Scraped caption text data:
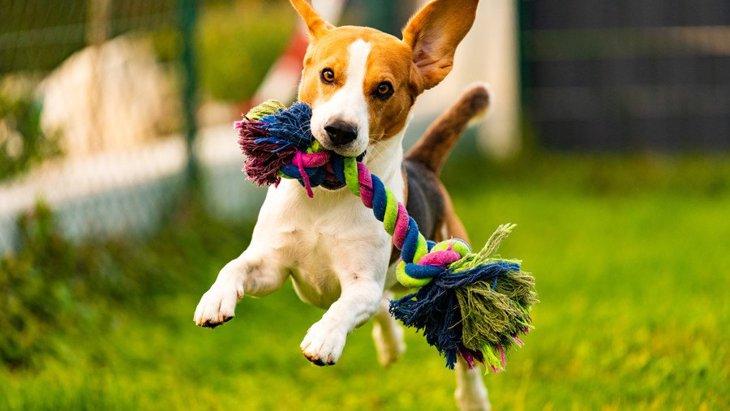 犬のテンションが高い時にしない方が良い3つのこと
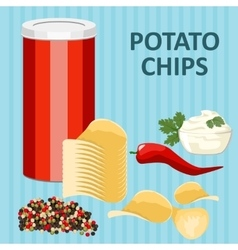Spicy potato chips vector image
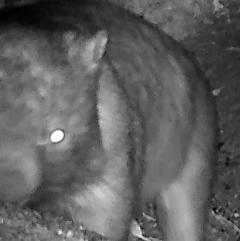 Vombatus ursinus (Wombat) at Namadgi National Park - 30 Mar 2019 by DonFletcher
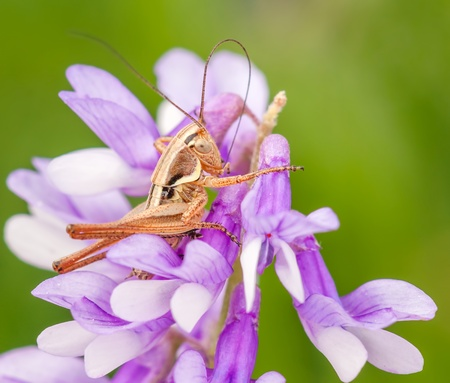 Macro shot of grasshopper sitting on the flower photo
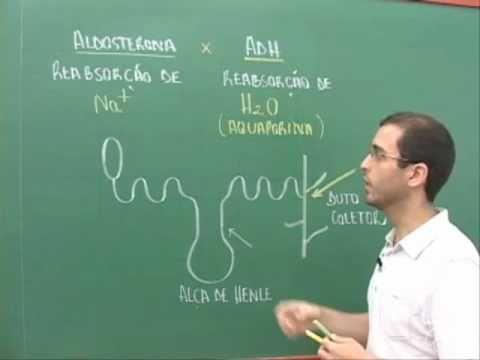 Diferenca da acao dos hormonios ADH e aldosterona (aula) - Império Biológico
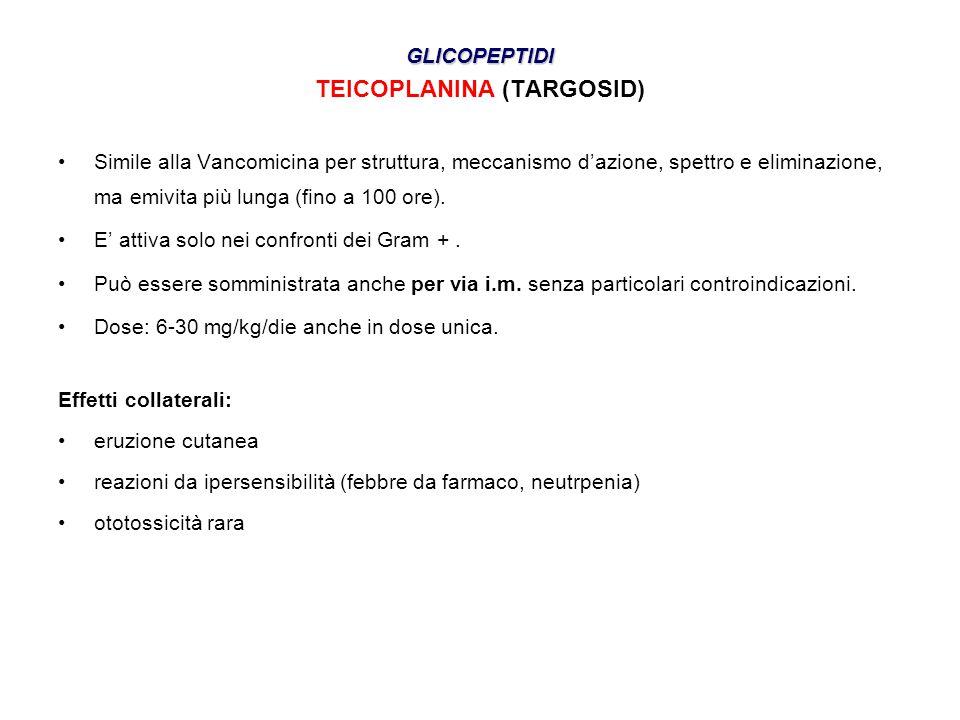 GLICOPEPTIDI TEICOPLANINA (TARGOSID) •Simile alla Vancomicina per struttura, meccanismo d'azione, spettro e eliminazione, ma emivita più lunga (fino a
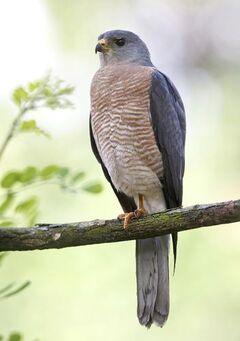 Levant-Sparrowhawk 308 medium
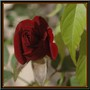 One of the last rose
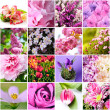 Stock Photo: Lilac and pink flowers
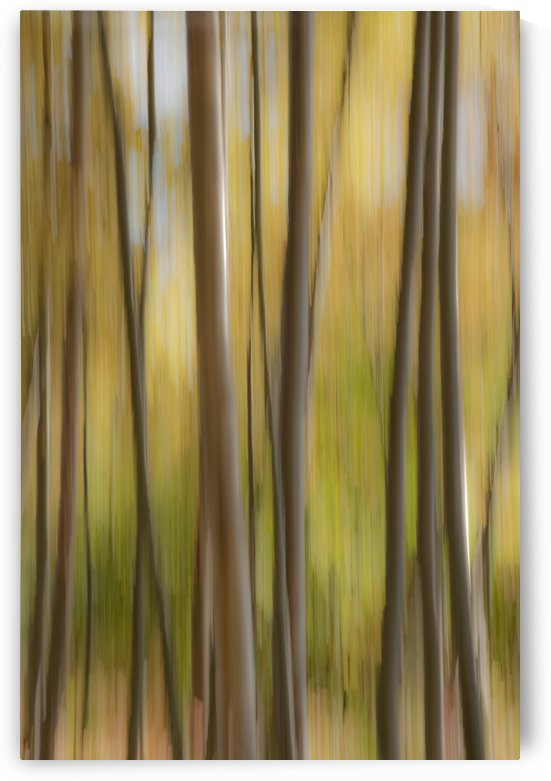 Abstract Of Birch Trees And Fall Colors, Alaska by PacificStock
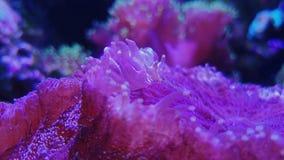 Fungiidae coralino de pulsación colonial, seta púrpura metrajes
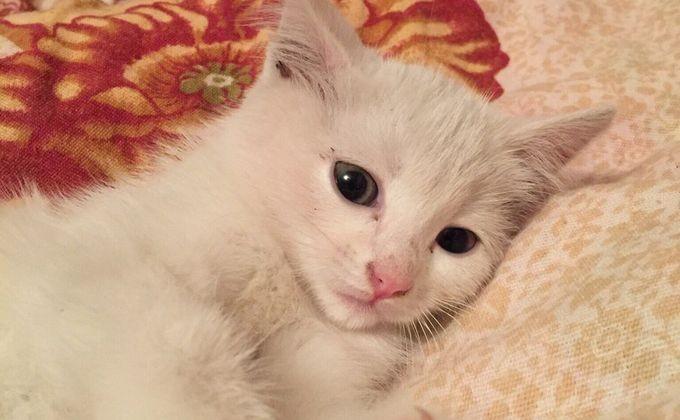 Новосибирские диггеры сняли трогательный ролик оспасении котёнка из-под земли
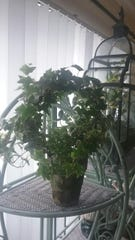 Variegated ivy with long branches was perfect to take cuttings to root in water.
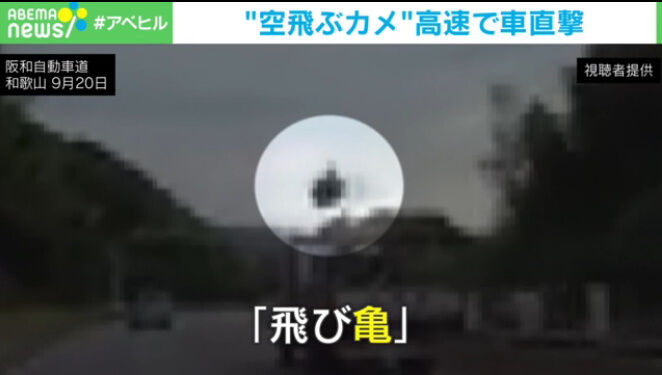 カメ 高速道路 甲羅 直撃に関連した画像-04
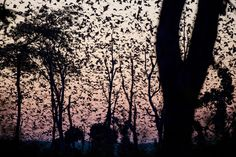 kasanka-bat-migration Written by: Michael Lorentz  During the last eight weeks of every year an incredible phenomenon takes place in the 'Mushitu' swamp forests of Kasanka National Park, Zambia. Up to 10 million straw-coloured fruit bats from across the Congo Basin converge on the forest, enticed by the abundance of fruit delicacies such as musuku, mufinsa and mango.  - See more at: http://africageographic.com/blog/video-the-great-bat-migration-of-kasanka/#sthash.9H8DqCgy.dpuf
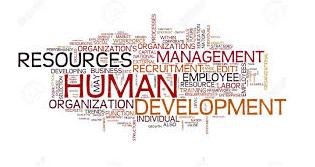 Human Organisation Development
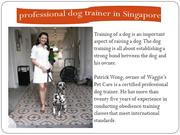 Proffesional Dog trainer in Singapore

▶ _What to produce_:
Write out, word for word, the lines from the start of the data through the one holding "Variegated ivy with". Omit pictures.

▶ _Finished exercise_:
 犬のテンションが高い時にしない方が良い3つのこと
Spicy potato chips vector image
 Vombatus ursinus (Wombat) at Namadgi National Park - 30 Mar 2019 by DonFletcher
 Macro shot of grasshopper sitting on the flower photo
 Diferenca da acao dos hormonios ADH e aldosterona (aula) - Império Biológico
 GLICOPEPTIDI TEICOPLANINA (TARGOSID) •Simile alla Vancomicina per struttura, meccanismo d'azione, spettro e eliminazione, ma emivita più lunga (fino a
 Levant-Sparrowhawk 308 medium
 One of the last rose
 Stock Photo: Lilac and pink flowers
 Abstract Of Birch Trees And Fall Colors, Alaska by PacificStock
 Fungiidae coralino de pulsación colonial, seta púrpura metrajes
 Новосибирские диггеры сняли трогательный ролик оспасении котёнка из-под земли
 Variegated ivy with long branches was perfect to take cuttings to root in water.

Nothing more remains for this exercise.